## EXTRACT
‘Avengers: Endgame’

Satisfying Marvel Fan Service From Our Corporate Overlords

 

(CAUTION: Minor spoilers ahead)

Whew. Finally, the last installment in what is essentially a 2872-minute movie released in 22 chapters over 11 years. Am I the only one winded here?


AVENGERS: ENDGAME ★★★ (3/5 stars)
Directed by: Anthony and Joe Russo
Written by: Christopher Markus, Stephen McFeely
Starring: Robert Downey Jr., Chris Evans, Mark Ruffalo, Chris Hemsworth, Scarlett Johansson, Jeremy Renner, Don Cheadle, Paul Rudd, Brie Larson, Karen Gillan, Danai Gurira, Bradley Cooper, Josh Brolin
Running time: 181 min


 

Apparently not. In every corner of the world, people can’t get enough of Avengers: Endgame. China kicked off the film’s global release with 39,000 midnight screenings. In the first 24 hours, at multiplexes across the Middle Kingdom, the film had played more than 250,000 times. Theaters in India sold a million advance tickets in one day. That’s 18 tickets per second. And here in America, some theaters will stay open around-the-clock for the film’s first four days of release.

Full disclosure: I’m not really a superhero guy. So add an extra star (or twelve) if you grew up slavishly following all the exploits of Stan Lee’s marvelous Marvel Comics. Because I didn’t.

Tony Stark/Iron Man (Robert Downey, Jr) tries to save the universe from Hawkeye (Jeremy Renner) and his new haircut in Avengers: Endgame.

That said, I liked Avengers: Endgame just fine. The klugey way it shifts from laughs to tears to CGI thrills is far from graceful, but jarring tonal shifts aren’t unique to the MCU. Thank Richard Donner’s 1978 Superman for setting up a template that tethers cornfed sentiment, screwball gags, sly romance, and messianic doom with indelicate aplomb.

Overall, the fourth and final-not-final Avengers movie is full of emotion, much more than its predecessors, and rife with well-earned resolutions. Believe it or not, some scenes have actual acting. Plus,  there are more than a few parent-child interactions bursting with trite tenderness that will be catnip to all the lifelong fans watching with their kids.

Entries from a dataset:
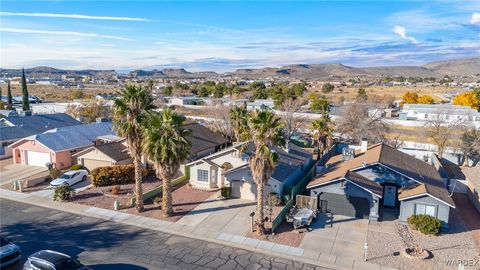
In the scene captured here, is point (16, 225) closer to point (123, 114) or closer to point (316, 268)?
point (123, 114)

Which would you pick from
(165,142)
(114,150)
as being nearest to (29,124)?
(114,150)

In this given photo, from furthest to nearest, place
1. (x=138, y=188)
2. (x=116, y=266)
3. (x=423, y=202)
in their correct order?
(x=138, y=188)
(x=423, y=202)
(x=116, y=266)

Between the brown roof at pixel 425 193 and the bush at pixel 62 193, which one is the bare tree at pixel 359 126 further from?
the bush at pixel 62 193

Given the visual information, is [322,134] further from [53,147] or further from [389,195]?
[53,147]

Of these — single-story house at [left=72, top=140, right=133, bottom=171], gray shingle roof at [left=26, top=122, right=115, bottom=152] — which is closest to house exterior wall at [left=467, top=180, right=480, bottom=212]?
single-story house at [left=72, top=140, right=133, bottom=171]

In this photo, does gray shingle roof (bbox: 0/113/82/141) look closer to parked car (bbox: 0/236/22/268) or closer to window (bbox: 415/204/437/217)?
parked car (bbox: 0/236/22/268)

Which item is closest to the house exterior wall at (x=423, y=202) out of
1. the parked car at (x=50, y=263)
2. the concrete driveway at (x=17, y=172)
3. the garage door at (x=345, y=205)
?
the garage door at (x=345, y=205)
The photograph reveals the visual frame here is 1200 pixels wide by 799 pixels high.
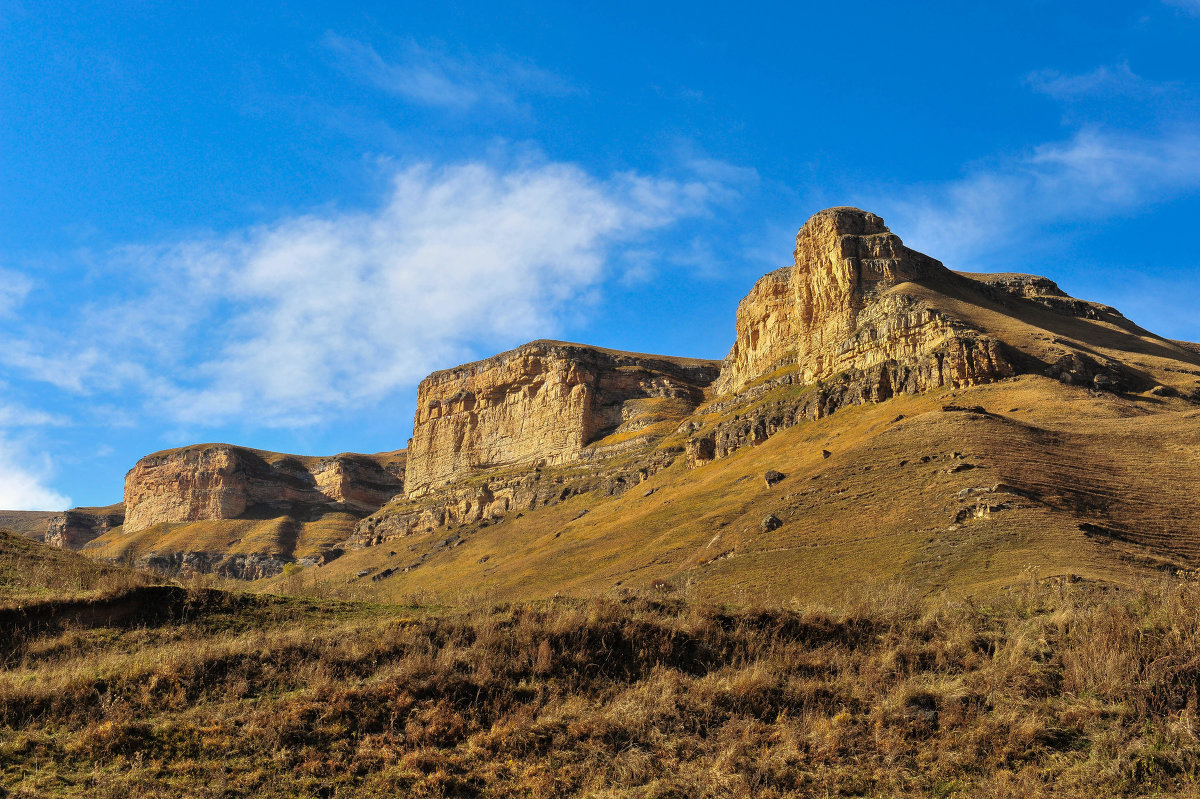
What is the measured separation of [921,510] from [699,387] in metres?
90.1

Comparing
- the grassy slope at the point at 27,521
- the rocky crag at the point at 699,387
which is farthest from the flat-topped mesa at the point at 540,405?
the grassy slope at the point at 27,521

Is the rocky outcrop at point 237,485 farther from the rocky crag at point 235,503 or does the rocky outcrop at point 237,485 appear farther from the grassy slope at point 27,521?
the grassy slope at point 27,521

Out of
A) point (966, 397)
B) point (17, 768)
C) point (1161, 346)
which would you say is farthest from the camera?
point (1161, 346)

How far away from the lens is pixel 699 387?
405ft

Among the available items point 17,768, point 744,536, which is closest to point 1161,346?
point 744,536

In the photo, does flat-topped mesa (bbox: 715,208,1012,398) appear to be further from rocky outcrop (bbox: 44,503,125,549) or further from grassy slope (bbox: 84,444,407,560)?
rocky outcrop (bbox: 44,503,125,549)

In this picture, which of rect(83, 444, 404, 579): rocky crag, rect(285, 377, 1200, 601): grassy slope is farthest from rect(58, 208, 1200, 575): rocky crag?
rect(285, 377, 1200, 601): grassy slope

## TASKS
A - Answer these questions using the Endgame review:
(i) How many midnight screenings did China hold to start the film's global release?
(ii) What running time does the review give for the film?
(iii) Which 1978 film does the review credit with setting up the template for the film's tonal shifts?
B - Please reproduce the part of the Endgame review starting at "(CAUTION: Minor spoilers" and ending at "one winded here?".
C - List every country the Endgame review names.

## EXERCISE SOLUTIONS
A -
(i) 39,000
(ii) 181 min
(iii) Richard Donner's Superman

B -
(CAUTION: Minor spoilers ahead)

Whew. Finally, the last installment in what is essentially a 2872-minute movie released in 22 chapters over 11 years. Am I the only one winded here?

C - China, India, America